> **REQUIREMENT**: Pick up the text on the Italian coastal town of Giulianova below and carry it on from the point where it stops.

> **TEXT**:
>>>>>

Giulianova (Giuliese:  ) is a coastal town and comune in the province of Teramo, Abruzzo region, Italy. The comune also has city () status, thus also known as Città di Giulianova.

Geography
The town lies in the north of the Abruzzo region, between the Salinello and the Tordino rivers. Giulianova is split between the Paese, the historic town up in the hills, and the lido, the more recent development down by the beach.

Tourism plays a big part in the town's economy. The town, characterized by several beaches, is a summer retreat for people from large cities like Rome and Milan, as well as German and French tourists.

History
In pre-Roman times, the Praetutii tribe had a settlement there. In 3rd century BCE Romans established a colony called Castrum Novum in the vicinity of Giulianova. In the Middle Ages, the old Castrum Novum was called Castrum divi Flaviani, and remained an important trade and travel hub, until it was destroyed in 1460, during the Tordino Battle. The local baron Giulio Antonio Acquaviva, founded, in 1471, a new city up on the hill, not far from the older one, calling its Giulia. It was an interesting example of renaissance ideal city, applying the theory of the most important architects of the time, as Leon Battista Alberti and Francesco Di Giorgio Martini, with the cultural environment of whom, he was in contact.

<<<<<

(Records)
>>>>>

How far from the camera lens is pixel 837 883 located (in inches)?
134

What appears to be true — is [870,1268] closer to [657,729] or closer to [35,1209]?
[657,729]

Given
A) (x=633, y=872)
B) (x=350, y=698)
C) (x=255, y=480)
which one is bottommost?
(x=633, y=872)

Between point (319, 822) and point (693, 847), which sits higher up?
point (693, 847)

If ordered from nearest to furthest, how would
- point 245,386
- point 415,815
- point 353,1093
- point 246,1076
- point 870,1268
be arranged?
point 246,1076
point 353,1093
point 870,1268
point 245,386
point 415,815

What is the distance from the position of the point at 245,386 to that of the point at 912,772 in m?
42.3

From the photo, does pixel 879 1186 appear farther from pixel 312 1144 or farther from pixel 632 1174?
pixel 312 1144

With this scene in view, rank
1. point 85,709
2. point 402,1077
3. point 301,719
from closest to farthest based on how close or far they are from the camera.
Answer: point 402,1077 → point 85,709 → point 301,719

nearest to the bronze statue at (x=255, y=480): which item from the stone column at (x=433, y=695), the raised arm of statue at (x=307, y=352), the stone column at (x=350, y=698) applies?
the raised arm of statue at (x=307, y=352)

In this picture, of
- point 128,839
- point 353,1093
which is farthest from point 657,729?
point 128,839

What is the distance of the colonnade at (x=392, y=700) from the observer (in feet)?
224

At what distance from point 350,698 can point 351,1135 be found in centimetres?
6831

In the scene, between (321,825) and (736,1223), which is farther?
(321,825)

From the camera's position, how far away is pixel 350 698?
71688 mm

<<<<<

> **RESULT OF THIS TASK**:
Main sights

 Church of Santa Maria a Mare, belonging to the former city of San Flaviano. Founded before the 11th century, it is a brickwork building with a sail-like bell tower. The portal is from the late 13th century, and has a relief with "Madonna with Child and Animals", while two lions guard the sides, one holding a book and the other fighting with a snake. Under the arch are 18 stone tiles depicting enigmatic figures, described by some a representation of the Zodiac and the seasons
 The octagonal Cathedral of San Flaviano, built from 1472. The dome was originally covered by blue majolica. It houses a marble sculpture of "Madonna with Child" by Venanzo Crocetti
 Sanctuary Madonna of the Splendor. In the sacristy is the 16th century Pala dello Splendore, an altarpiece by Paolo Veronese
 Ducal Palace
Torre del Salinello, a watch tower built in the 16th century to guard from Turk pirates.

People 
 Gabriele Tarquini (born 1962), racing driver
 Gaetano Braga (1829–1907), cellist and composer
 Domenico "Dom" Serafini (born 1949), journalist
 Venanzo Crocetti (1913–2003), sculptor
 Egidio De Maulo Born in Giulianova, November 4, 1840 – Rome 1922 ( Painter )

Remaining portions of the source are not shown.